** Information given follows **

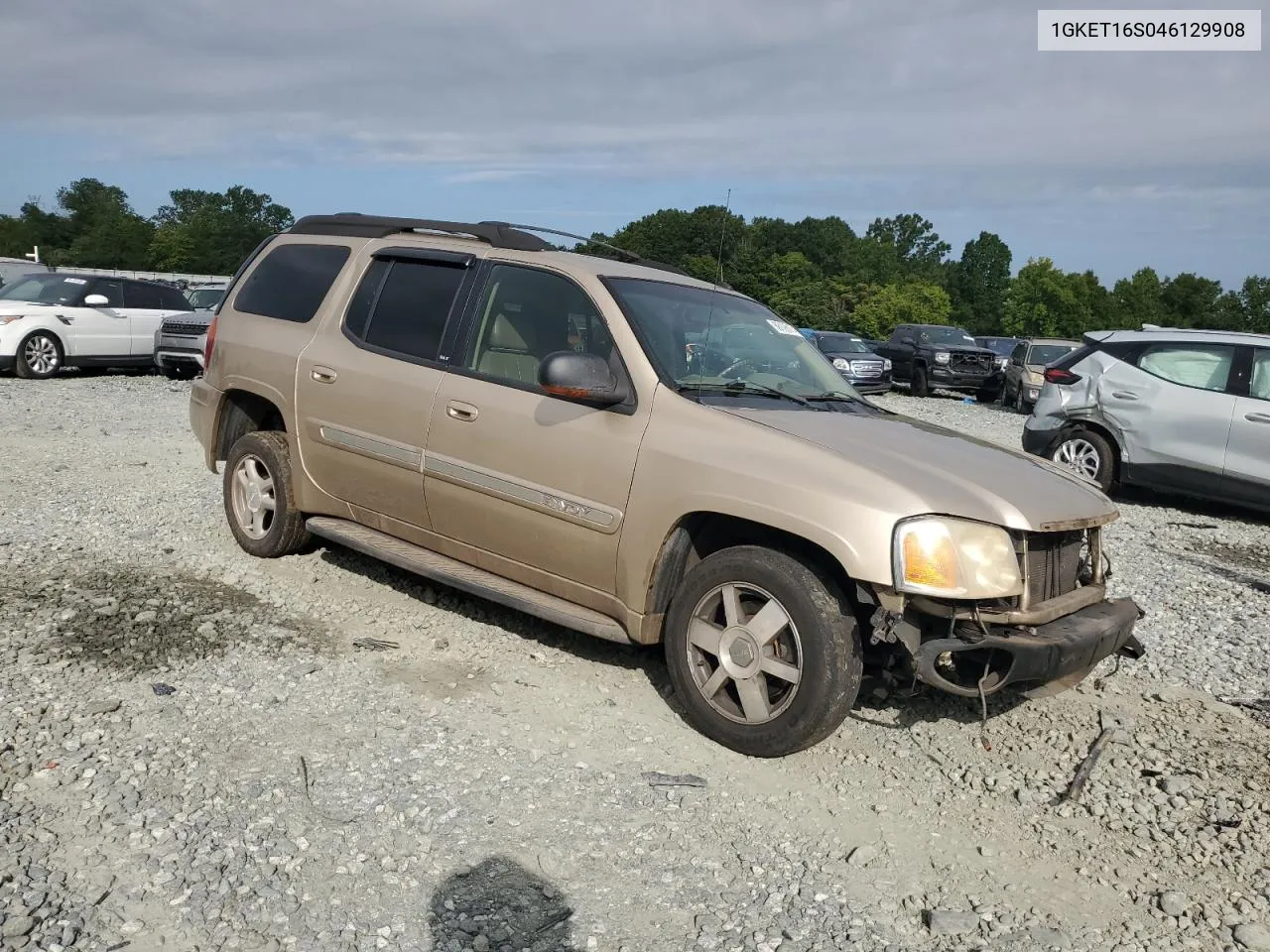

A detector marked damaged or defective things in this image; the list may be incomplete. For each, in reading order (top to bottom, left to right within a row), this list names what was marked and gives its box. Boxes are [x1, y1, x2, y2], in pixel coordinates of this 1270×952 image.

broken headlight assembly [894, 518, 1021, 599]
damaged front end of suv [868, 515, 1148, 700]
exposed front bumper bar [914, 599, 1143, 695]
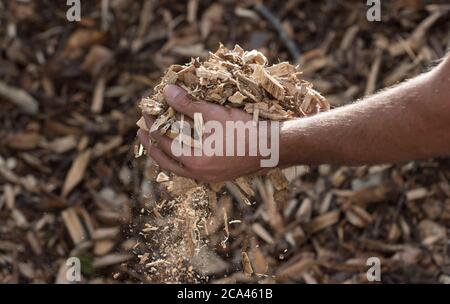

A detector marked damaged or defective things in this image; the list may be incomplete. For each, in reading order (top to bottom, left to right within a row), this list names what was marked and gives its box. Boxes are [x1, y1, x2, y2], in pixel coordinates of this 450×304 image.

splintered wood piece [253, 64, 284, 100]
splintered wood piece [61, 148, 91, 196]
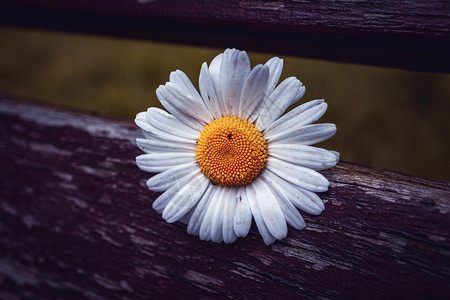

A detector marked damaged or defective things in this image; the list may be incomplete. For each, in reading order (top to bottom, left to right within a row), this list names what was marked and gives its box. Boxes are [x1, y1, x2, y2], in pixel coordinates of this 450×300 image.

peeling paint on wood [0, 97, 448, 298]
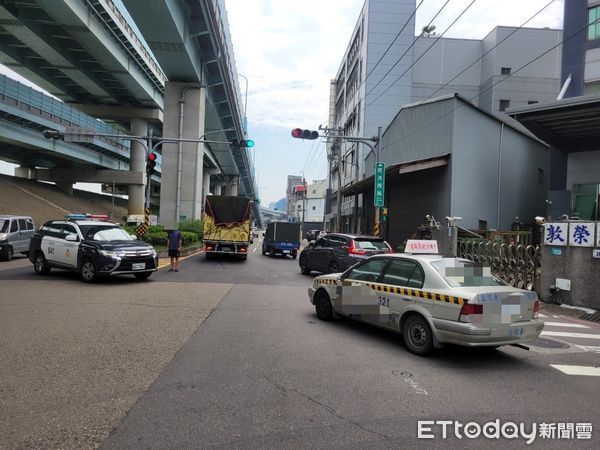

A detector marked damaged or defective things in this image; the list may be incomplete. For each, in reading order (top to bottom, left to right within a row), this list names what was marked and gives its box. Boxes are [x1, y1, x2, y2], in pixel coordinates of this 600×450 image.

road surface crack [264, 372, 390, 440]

** End of Information given **

Task instructions: All of the entries above need to be transcribed exactly, except for the pictures.

Written response:
A detector marked damaged or defective things in this image; the list may be incomplete. For each, in reading order (top to bottom, left to right within a row), this list names what was marked and gives its box. Boxes are [x1, y1, x2, y2], in pixel coordinates of this 1270×952 image.

broken headlight assembly [894, 518, 1021, 599]
damaged front end of suv [868, 515, 1148, 700]
exposed front bumper bar [914, 599, 1143, 695]

A detector marked damaged or defective things in this image; the list may be incomplete. For each, in reading order (top to bottom, left to right within a row), this list names what was marked and gives its box. Boxes are [x1, y1, x2, y2], in pixel coordinates of this 450×304 image.

splintered wood piece [253, 64, 284, 100]
splintered wood piece [61, 148, 91, 196]

A detector marked damaged or defective things in this image; the list may be incomplete. For each, in reading order (top to bottom, left to right within a row), this list names what was marked and gives its box. Boxes are [x1, y1, x2, y2], in pixel coordinates of this 450×300 image.

peeling paint on wood [0, 97, 448, 298]

A detector marked damaged or defective things in this image; the list may be incomplete. For each, in reading order (top to bottom, left to right within a row), this list names what was marked and gives its box. Boxes are [x1, y1, x2, y2], in pixel coordinates of this 600×450 image.

road surface crack [264, 372, 390, 440]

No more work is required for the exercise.